The solution says "Since A is continuous across the surface, the derivatives in directions perpendicular to the surface (that is, {x} and {y}) will be the same on both sides."

I couldn't understand the above argument which says the derivatives along x and y are same across the boundary. What is the calculus I'm missing. Could you explain in detail, or suggest some reading for that math part I'm missing.

I found this thread, with same concern. It's still not clear why though.

https://www.physicsforums.com/showthread.php?t=498682

Thanks

 

[vanhees71]

While your weblink is a bit handwaving to my taste, it's very clearly written in Griffiths's book.

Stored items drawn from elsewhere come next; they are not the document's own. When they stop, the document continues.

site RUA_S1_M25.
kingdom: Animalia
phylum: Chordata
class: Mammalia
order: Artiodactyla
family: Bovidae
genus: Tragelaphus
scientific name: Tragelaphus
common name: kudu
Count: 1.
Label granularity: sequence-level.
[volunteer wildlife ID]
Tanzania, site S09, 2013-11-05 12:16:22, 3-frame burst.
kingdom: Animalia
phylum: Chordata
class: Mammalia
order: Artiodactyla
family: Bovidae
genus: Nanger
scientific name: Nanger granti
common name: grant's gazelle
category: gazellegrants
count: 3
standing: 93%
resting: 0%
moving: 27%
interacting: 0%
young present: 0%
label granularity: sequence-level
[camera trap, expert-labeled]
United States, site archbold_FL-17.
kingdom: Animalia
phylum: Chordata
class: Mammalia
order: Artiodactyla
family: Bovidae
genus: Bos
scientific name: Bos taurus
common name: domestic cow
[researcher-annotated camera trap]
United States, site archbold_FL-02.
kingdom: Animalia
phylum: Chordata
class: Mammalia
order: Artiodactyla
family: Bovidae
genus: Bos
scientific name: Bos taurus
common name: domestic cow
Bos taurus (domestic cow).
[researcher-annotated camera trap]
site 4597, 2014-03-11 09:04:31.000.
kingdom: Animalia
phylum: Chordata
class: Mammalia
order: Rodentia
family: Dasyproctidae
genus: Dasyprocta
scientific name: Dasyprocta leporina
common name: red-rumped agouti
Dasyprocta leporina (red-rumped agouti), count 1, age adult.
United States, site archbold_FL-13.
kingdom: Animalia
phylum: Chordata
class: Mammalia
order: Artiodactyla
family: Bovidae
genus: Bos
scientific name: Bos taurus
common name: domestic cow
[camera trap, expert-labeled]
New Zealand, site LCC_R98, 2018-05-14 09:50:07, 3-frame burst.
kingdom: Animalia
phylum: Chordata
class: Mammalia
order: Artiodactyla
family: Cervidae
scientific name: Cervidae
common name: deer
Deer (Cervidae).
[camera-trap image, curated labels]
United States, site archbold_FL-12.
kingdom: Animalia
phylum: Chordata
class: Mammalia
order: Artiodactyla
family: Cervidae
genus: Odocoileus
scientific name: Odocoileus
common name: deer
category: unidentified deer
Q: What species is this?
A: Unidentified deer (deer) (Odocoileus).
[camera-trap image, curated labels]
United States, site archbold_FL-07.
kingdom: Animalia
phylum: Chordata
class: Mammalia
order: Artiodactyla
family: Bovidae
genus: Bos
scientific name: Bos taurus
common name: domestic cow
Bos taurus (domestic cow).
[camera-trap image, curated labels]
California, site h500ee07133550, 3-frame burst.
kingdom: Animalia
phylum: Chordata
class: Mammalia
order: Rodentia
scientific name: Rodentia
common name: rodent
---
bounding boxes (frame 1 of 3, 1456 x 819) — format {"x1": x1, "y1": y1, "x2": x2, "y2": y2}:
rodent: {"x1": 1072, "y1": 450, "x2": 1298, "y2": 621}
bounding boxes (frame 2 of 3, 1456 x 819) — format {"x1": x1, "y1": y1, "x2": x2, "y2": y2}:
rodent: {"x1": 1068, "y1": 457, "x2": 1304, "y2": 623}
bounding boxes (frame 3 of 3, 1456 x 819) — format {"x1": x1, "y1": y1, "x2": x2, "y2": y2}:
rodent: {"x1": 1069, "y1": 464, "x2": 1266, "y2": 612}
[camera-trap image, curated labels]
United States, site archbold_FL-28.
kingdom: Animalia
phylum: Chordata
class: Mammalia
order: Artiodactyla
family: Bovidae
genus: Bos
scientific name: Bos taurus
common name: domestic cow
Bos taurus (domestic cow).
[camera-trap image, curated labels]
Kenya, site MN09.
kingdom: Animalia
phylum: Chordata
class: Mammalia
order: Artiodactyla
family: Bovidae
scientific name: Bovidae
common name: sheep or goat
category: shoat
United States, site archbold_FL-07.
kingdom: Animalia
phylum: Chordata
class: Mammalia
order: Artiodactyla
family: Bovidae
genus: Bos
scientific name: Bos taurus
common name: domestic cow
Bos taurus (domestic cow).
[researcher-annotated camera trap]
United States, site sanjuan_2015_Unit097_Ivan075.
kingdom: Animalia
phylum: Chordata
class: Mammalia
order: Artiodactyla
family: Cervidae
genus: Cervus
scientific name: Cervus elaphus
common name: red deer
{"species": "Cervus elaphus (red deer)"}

The magnetic field has only a finite jump, not a more severe singularity. From
$$\vec{B}=\vec{\nabla} \times \vec{A}$$
you get for any surface $F$ with boundary $\partial F$.
$$\int_F \mathrm{d}^2 \vec{F} \cdot \vec{B}=\int_{\partial F} \mathrm{d} \vec{x} \cdot \vec{A}.$$
By the usual arguments with an infinitesimal rectangle penetrating the surface perpendicularly and from the finiteness of $\vec{B}$ along this rectangle you get that in the limit of a vanishing height the surface integral is 0 and so also the line integral over the vector potential. This implies that the tangential components of the vector potential must be continuous.

From the Coulomb-gauge constraint
$$\vec{\nabla} \cdot \vec{A}=0$$
it follows in a similar way by using Gauß's integral theorem that also the normal components of the vector potential are continuous across the surface.

The tangential components of the magnetic field, however must have a jump if a surface current is present as in Griffiths's example. This implies that the derivatives of $\vec{A}$ must have these jumps since $\vec{B}=\vec{\nabla} \times \vec{A}$.

Now I'd go along as follows. Write down Ampere's Law for the above described infinitesimal square, which you orient such that its surface-normal vector is in direction of the surface current $\vec{K}$. Then you get
$$\mu I=\int_F \mathrm{d}^2 \vec{x} (\vec{\nabla} \times \vec{B})=-\int_F \mathrm{d}^2 \vec{x} \cdot \vec{\nabla}^2 \vec{A}.$$
This will immediately give
$$(\vec{n} \cdot \vec{\nabla}) \vec{A}=-\mu_0 \vec{K}.$$
You just have to work out the last integral above in the limit of an infinitesimal square!